Perché Jobim, come Guinga («con cui e da cui tutto è cominciato»), Vinicius de Moraes, Egberto Gismonti sono tra i grandi coautori di queste perle preziose, colte e popolari, le radici nel Brasile, ma le ali oltre il samba-canzone. Ali che la vocalista usa per volare «rispettando non solo il senso, ma anche il suono del testo originale, sia pur con qualche licenza poetica concessami con il sorriso sulle labbra da un artista innamorato della pura musicalità della mia lingua natia».
Non ci sono «La banda» e «Oh che sarà», unici esempi del canzoniere hollandiano ad essere entrati nell’immaginario nazionale del Belpaese, ma ci sono «Voce voce» («E dimme»), «A volta do malandro» («’O ritorno d’’o jammone»)  e «Olha Maria» («Curre Maria»), ci sono storie di passione e ordinari drammi di sopravvivenza: «Qualche brivido, una furtiva lacrima», confessa l’uomo di Rio de Janeiro, «mi sono scappate nell’ascoltare la storia dello scugnizzo carioca in cui è stata trasformata ”’O mei guri”: mi sembra di vederlo correre sotto il Vesuvio». La distruzione di un amore scorre come in un film neorealista in «Facimmo ampresso» («Trocando em miudos»), «Teresinha» diventa «Teresella», «Agua e vinho» si fonde a «Voce ‘e notte», affinità e divergenze di cultura e melodia vengono esaltate sapendo che la diversità è valore e non peso.

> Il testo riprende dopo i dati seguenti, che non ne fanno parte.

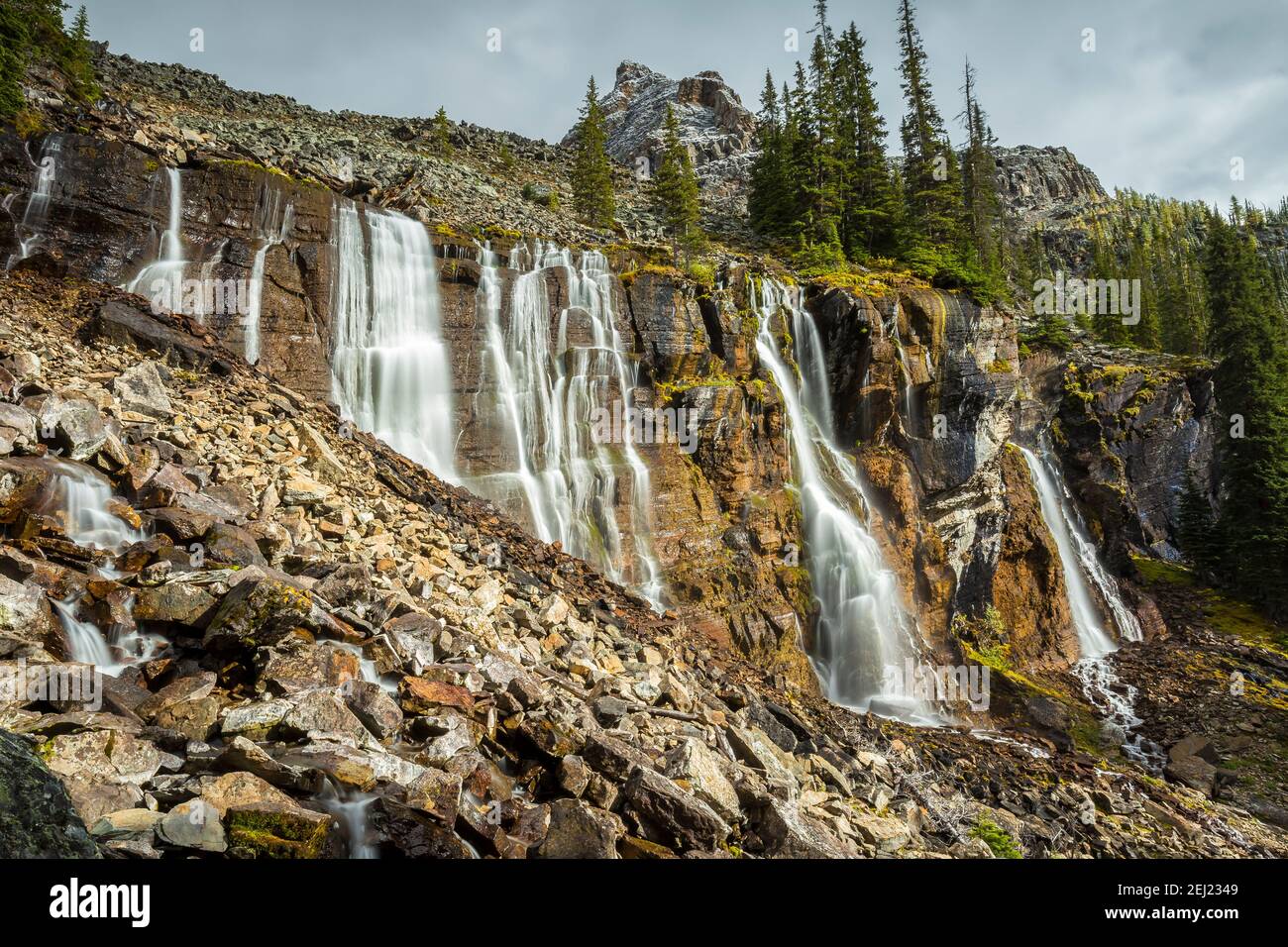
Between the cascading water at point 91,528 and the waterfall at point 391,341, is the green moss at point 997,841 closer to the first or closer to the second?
the cascading water at point 91,528

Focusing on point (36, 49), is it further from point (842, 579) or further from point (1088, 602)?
point (1088, 602)

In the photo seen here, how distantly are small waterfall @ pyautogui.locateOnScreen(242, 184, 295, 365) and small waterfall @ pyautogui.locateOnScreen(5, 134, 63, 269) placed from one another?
4.49m

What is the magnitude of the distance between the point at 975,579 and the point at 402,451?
78.0ft

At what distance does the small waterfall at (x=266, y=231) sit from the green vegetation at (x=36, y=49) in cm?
558

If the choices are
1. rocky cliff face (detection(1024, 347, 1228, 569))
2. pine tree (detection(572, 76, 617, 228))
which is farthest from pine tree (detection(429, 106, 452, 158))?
rocky cliff face (detection(1024, 347, 1228, 569))

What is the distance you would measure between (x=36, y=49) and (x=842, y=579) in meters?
41.6

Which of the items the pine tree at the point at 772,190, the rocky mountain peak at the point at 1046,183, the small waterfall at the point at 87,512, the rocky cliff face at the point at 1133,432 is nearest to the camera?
the small waterfall at the point at 87,512

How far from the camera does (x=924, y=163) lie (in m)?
40.8

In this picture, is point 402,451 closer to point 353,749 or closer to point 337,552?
point 337,552

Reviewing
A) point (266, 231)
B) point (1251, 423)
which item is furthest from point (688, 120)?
point (266, 231)

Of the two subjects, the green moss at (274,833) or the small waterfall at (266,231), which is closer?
the green moss at (274,833)

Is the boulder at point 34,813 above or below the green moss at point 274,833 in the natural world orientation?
above

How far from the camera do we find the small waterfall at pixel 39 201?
588 inches

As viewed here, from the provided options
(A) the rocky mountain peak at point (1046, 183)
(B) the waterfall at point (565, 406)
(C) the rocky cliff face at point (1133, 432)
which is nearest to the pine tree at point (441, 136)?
(B) the waterfall at point (565, 406)
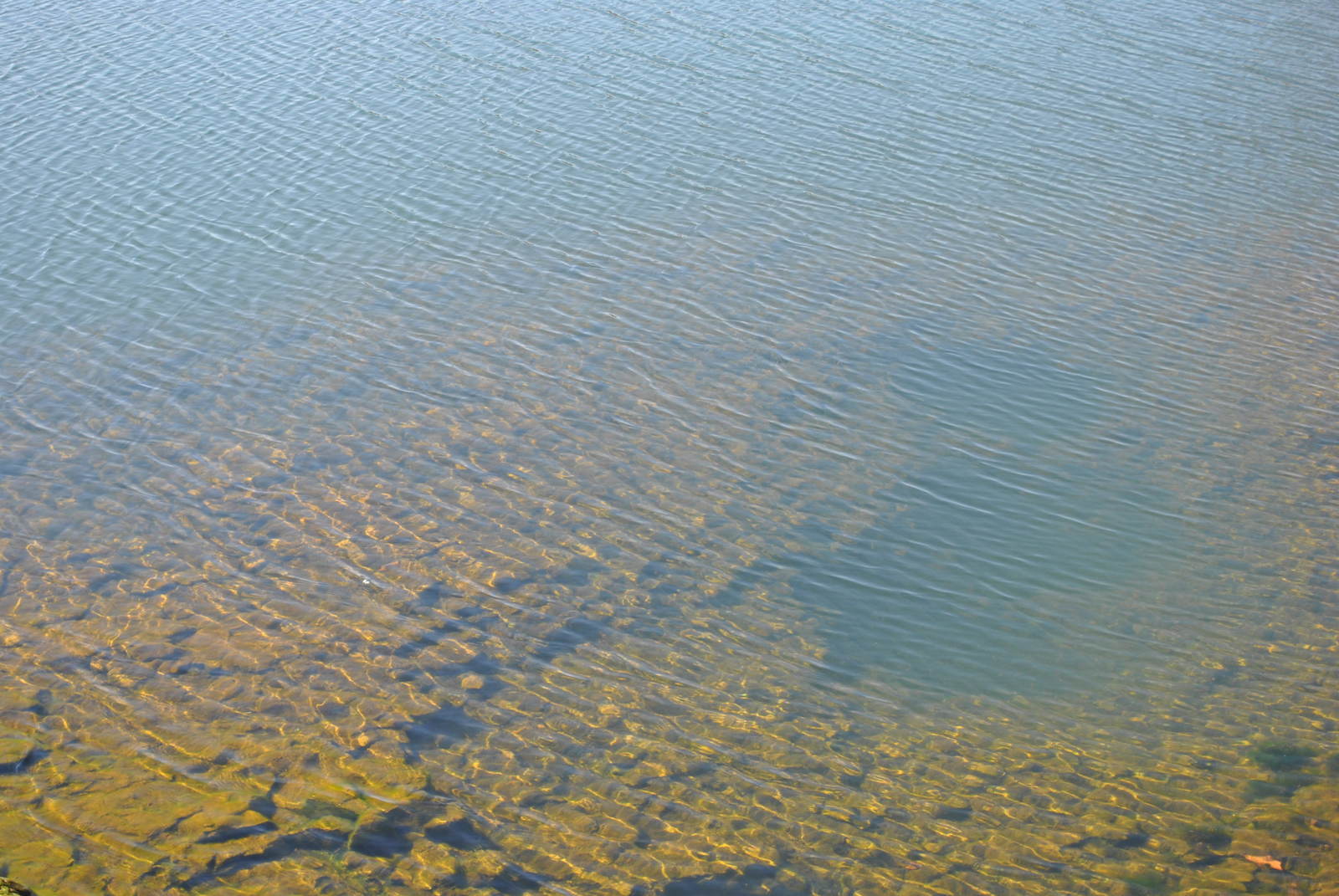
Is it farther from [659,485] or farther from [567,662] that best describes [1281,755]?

I tasti di Warren sono la base sicura di un canto lirico, rispettoso dell’arte della canzone come delle proprie origini jazz, ma mai stupidamente prigioniero della routine che spesso si coniuga con la prima né del bisogno di improvvisare ad ogni costo che accompagna il secondo.
Due sole, davvero, le critiche possibili: l’assenza delle traduzioni nel libretto del cd e di un concerto di presentazione a Napoli dopo i successi a Roma e Milano. Care istituzioni, cari manager, non sarebbe il caso di organizzarne uno, magari approfittandone per dare la cittadinanza onoraria al querido Chico/Ciccillo che dice: «Credo che tutte le grandi canzoni brasiliane andrebbero tradotte in napoletano»?